In addition, the three second cores ( 1 . 2 . 3 ) are formed by the same material (for example, by layers of electromagnetic steel plates are formed of silicon steel plates) and are in the three groups of windings ( 10 - 1 and 10 - 2 . 20 - 1 and 20 - 2 . 30 - 1 and 30-2) the material and the thickness of the respective wire and the number of turns and the winding distance equal. The second cores ( 1 . 2 . 3 ) and the first core 4 can be formed using various known core materials and core shapes. This will make the three second cores ( 1 . 2 . 3 ) (the three groups of windings ( 10 - 1 and 10-2, 20-1 and 20-2, 30-1 and 30-2)) are formed as like objects and have the same magnetoresistance. Even if in the three second nuclei ( 1 . 2 . 3 ) Intermediate spaces are formed, it comes that they also have the same magnetoresistance. As with the second nuclei ( 1 . 2 . 3 ), there is no problem physically if the number of turns and the like of the three groups of windings ( 10 - 1 and 10 - 2 . 20 - 1 and 20 - 2 . 30 - 1 and 30 -2) is not equal.

2 FIG. 12 is an oblique view illustrating the polyphase transformer of FIG 1 schematically shows the first embodiment shown, wherein the in 1 shown three-phase transformer is shown schematically. As in 2 shown is the three-phase transformer, which is the first core 4 and the three groups of windings ( 10 - 1 and 10 - 2 , 20-1 and 20-2, 30-1 and 30-2), for example by a top plate 51 , a lower plate 52 and a housing 53 held. Here you can at the top plate 51 , at the bottom plate 52 and the housing 53 of course, for example, elements (not shown) representing the positional relationship of the first core 4 and the three second nuclei 1 . 2 3) may be held and fixed, formed, or also heat radiation slots (not shown) or the like for emitting the heat from the three-phase transformer during use.

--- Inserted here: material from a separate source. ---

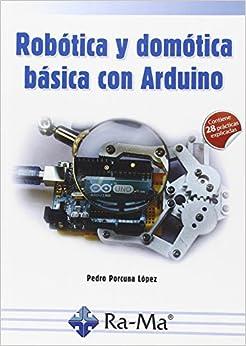 Robotica Y Domotica Basica Con Arduino por Pedro Porcuna Lopez epub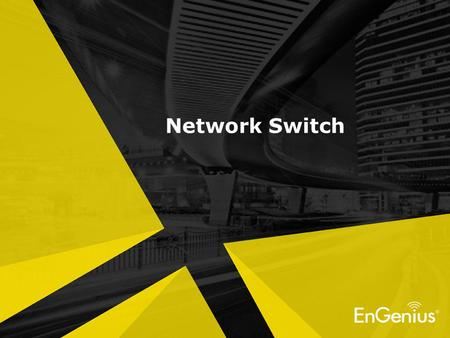 Network Switch. I.Product Introduction Network Switch Smart Network Switch L2 Manage Network Switch Power over Ethernet (PoE) II.Product Specification.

In the polyphase transformer according to the first embodiment, the first core becomes 4 from, for example, a cylindrical iron core arranged in the middle, while around it magnetic paths (MP1, MP2, MP3) forming loops, and primary windings ( 10 - 1 . 20 - 1 . 30 - 1 ) and secondary windings ( 10 - 2 . 20 - 2 . 30 - 2 ) and with the first core 4 be connected from the middle iron core. Here, the formation of the connector for insertion of the windings is used. If sacrifices are made in view of the ease of insertion of the windings, the iron core can also be formed entirely without the use of connectors. It is also possible to form connectors in other places and to make the windings easy to use. The connectors can also only between the first core 4 are formed from the middle cylinder and the magnetic path portions forming loops. However, it is readily apparent from the form that the symmetry can be maintained even if the positions of the connecting pieces are formed at the magnetic path portions forming loops. When connecting pieces are formed at the same positions of the magnetic paths constituting the individual loops, the symmetry can be maintained, and in addition, the insertion of the primary windings and the secondary windings becomes easy. Since, like a core type iron core, electromagnetic steel plates having a constant shape are stacked in a laminating direction, the method of laminating the electromagnetic steel plates is also easy. It is not necessary to make the iron core portion cylindrical during the stack in order to make the winding of the coils easy. As for the winding of the windings, a conventional technique can be used.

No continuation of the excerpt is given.